Die Fachgruppe Gastronomie der Wirtschaftskammer Niederösterreich lädt ihre Mitgliedsbetriebe dazu ein, den Aktionstag mit eigenen Ideen aufzugreifen. Gefördert werden die 100 interessantesten Aktivitäten mit 50 Prozent der nachgewiesenen Nettokosten. Die Unterstützung beträgt maximal 100 Euro pro Fachgruppenmitglied.

Nach der Durchführung müssen die Kostennachweise gemeinsam mit der Bankverbindung an die Fachgruppe übermittelt werden. Solange der Vorrat reicht, können Betriebe außerdem kostenlose Plakate sowie Schokoladeherzen als Beigabe zum Kaffee anfordern.
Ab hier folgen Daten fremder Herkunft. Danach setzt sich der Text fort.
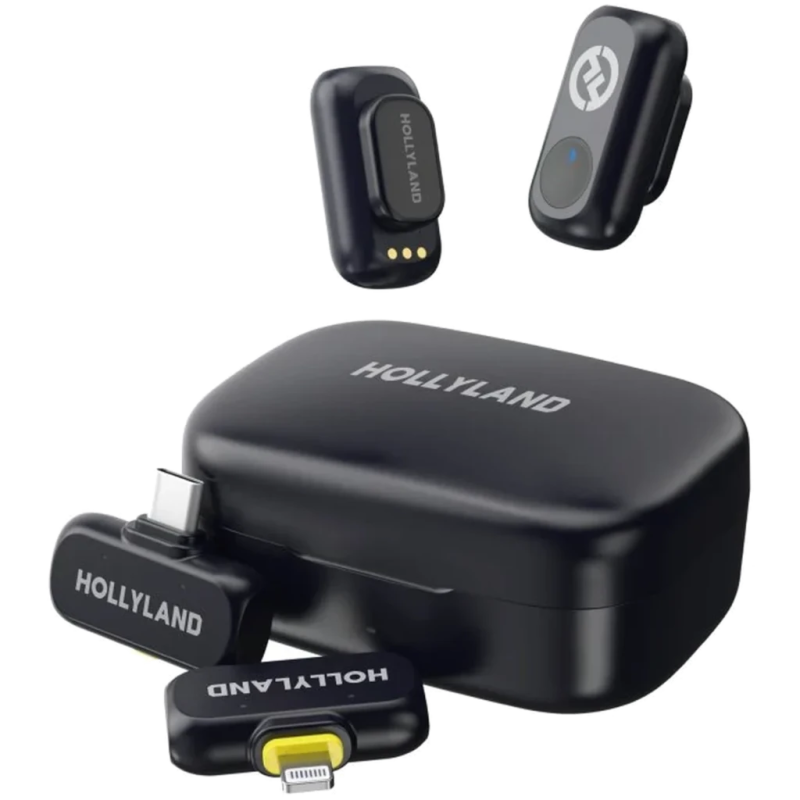 Hollyland Lark A1 Combo Cravate Gris Spatial omnidirectionnel 200m de portée 9h 48kHz Microphone sans fil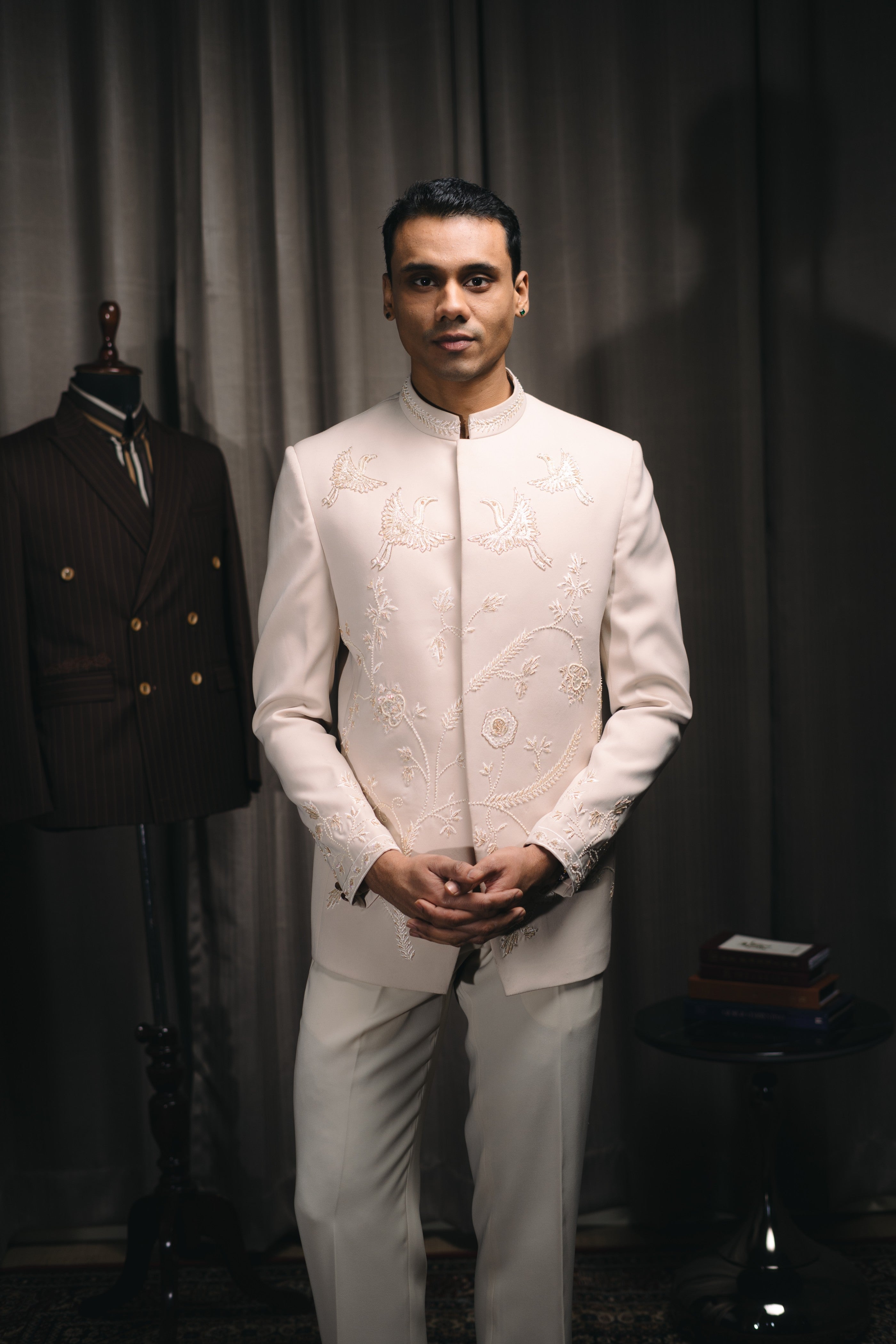 Fawn Bird Motif Embroidered Bandhgala Set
Alle Details und Anmeldeunterlagen sind auf der Informationsseite der Wirtschaftskammer Niederösterreich zum Tag des Kaffees 2026 abrufbar.

Die Förderung richtet sich an Mitglieder der Fachgruppe Gastronomie der WKNÖ. Bäckereien und Konditoreien mit angeschlossenem Café sollten deshalb vorab klären, ob ihr Betrieb die Voraussetzungen erfüllt.
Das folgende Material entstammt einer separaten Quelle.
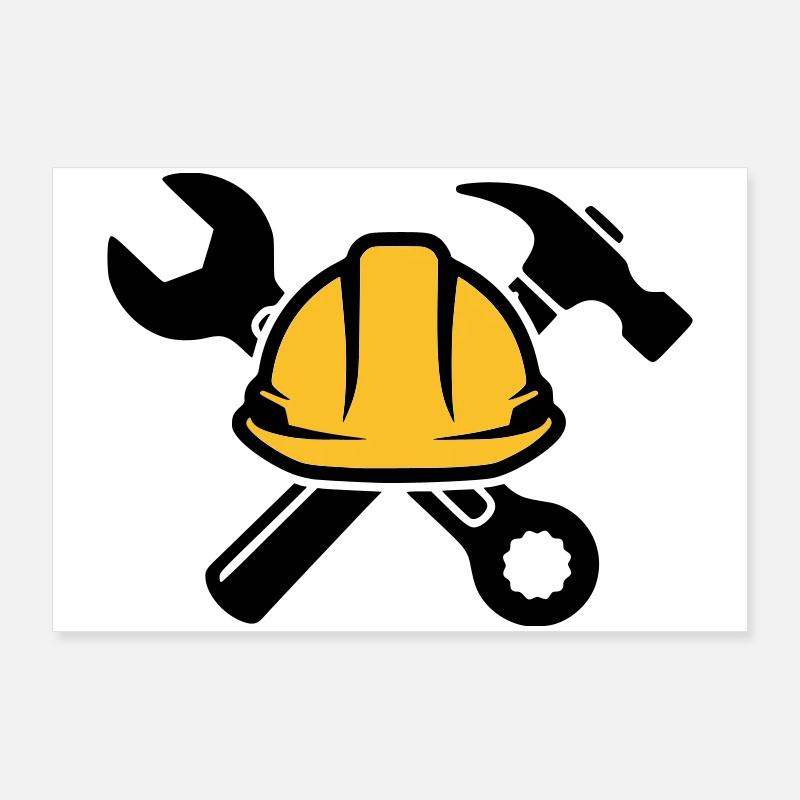 Craftsmen & Construction Workers | Tool Logo Poster 36" x 24" (90x60 cm)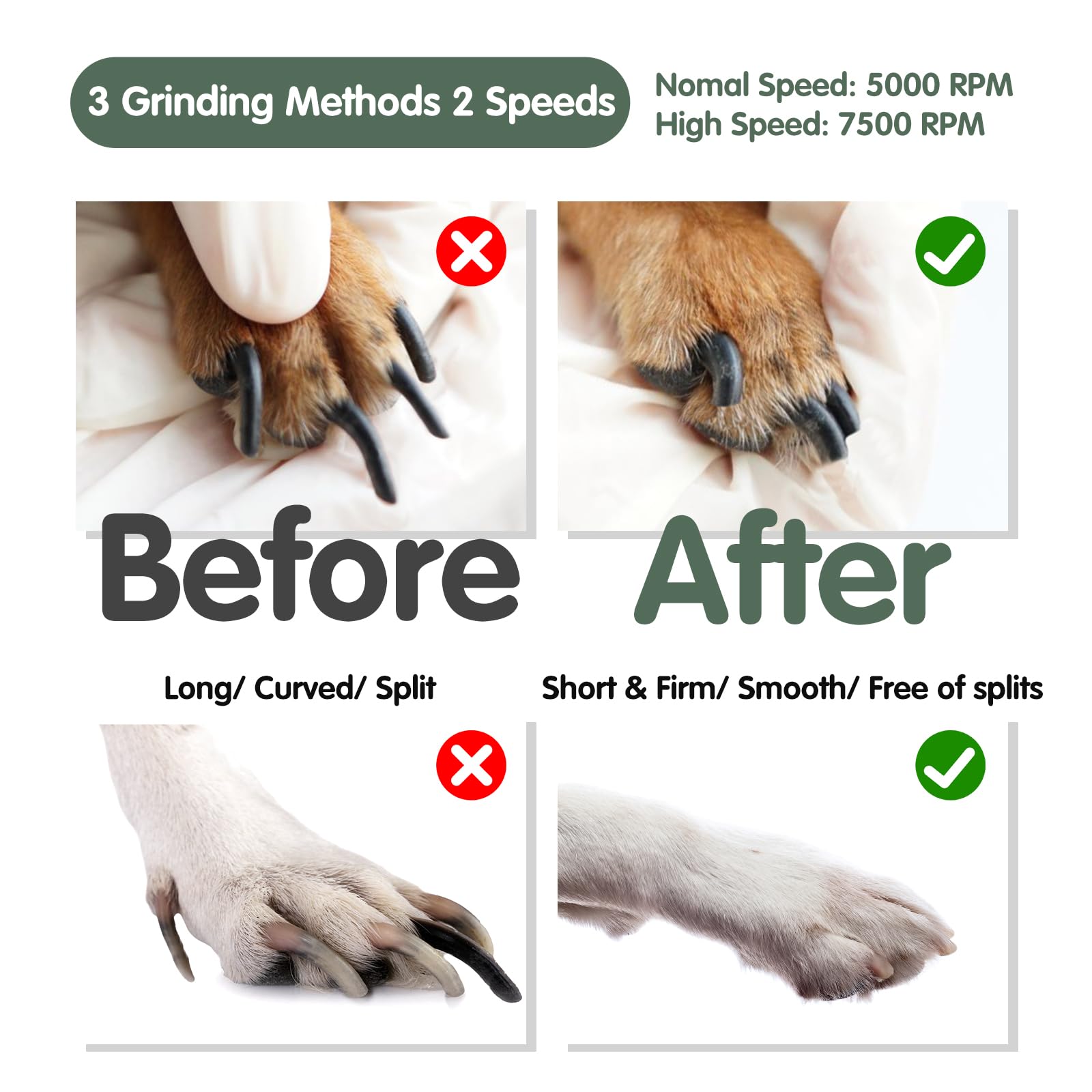 VIWIK dog nail grinder is rechargeable via USB for cordless convenience.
So können Bäckereien und Konditoreien den Tag des Kaffees nutzen

Für Bäckereien und Konditoreien liegt der besondere Vorteil darin, Kaffee mit passenden Backwaren und Mehlspeisen verbinden zu können. Schon kleine Aktionen können das Handwerk sichtbar machen und Gästen einen zusätzlichen Anlass für einen Besuch geben.

  • Kaffee-und-Gebäck-Verkostungen mit ausgewählten Kombinationen
  • ein spezielles Frühstück oder Nachmittagsangebot zum Tag des Kaffees
  • die Präsentation einer Hausröstung oder eines regionalen Röstpartners
  • kleine Vergleichsverkostungen unterschiedlicher Röstprofile
  • Latte-Art- oder Barista-Vorführungen
  • kurze Informationen zu Bohnen, Röstung und Zubereitung
  • eine limitierte Kaffee-Mehlspeisen-Kreation

Wichtig ist, dass die Aktion zum jeweiligen Betrieb passt. Eine kleine, gut erklärte Verkostung kann glaubwürdiger wirken als ein aufwendiges Programm ohne Verbindung zum eigenen Sortiment.
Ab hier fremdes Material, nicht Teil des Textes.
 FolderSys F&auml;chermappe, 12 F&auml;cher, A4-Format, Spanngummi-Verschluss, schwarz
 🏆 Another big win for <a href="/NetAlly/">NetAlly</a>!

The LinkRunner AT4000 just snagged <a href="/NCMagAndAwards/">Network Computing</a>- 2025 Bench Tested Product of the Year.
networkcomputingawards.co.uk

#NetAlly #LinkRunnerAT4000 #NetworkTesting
Kaffee bietet Potenzial für Profilierung und Zusatzgeschäft

Die Ergebnisse des Kaffeereports zeigen, dass Gäste bei Kaffee genau hinsehen. Sie erwarten ein stimmiges Preis-Leistungs-Verhältnis, eine verlässliche Qualität und eine sorgfältige Zubereitung. Gleichzeitig verbinden sie das Getränk mit Genuss, Pause und Geselligkeit.

Damit wird Kaffee für Bäckereien, Konditoreien und gastronomische Betriebe zu einem wichtigen Profilierungsinstrument. Wer Bohnenauswahl, Zubereitung und die Kombination mit dem eigenen Sortiment überzeugend inszeniert, schafft nicht nur einen zusätzlichen Kaufanlass. Er stärkt auch jene Eigenschaften, die Gäste mit einer guten Tasse Kaffee verbinden: Handwerk, Gastlichkeit und einen kurzen besonderen Moment im Alltag.

Kaffeereport 2026 – Gewohnheiten, Trends und Rituale rund um das beliebte Heißgetränk

Zur Studie: Für den Kaffeereport 2026 führte Marketagent zwischen 25. Februar und 3. März 2026 insgesamt 1.000 Online-Interviews mit Personen zwischen 14 und 75 Jahren in Österreich durch. Die Stichprobe wurde nach Angaben des Instituts quotiert, gewichtet und repräsentativ angelegt. Zahlreiche Detailfragen wurden ausschließlich den 891 Personen gestellt, die zumindest gelegentlich Kaffee trinken. Der Report ist eine Eigenstudie von Marketagent in Kooperation mit Kanzi Kaffee.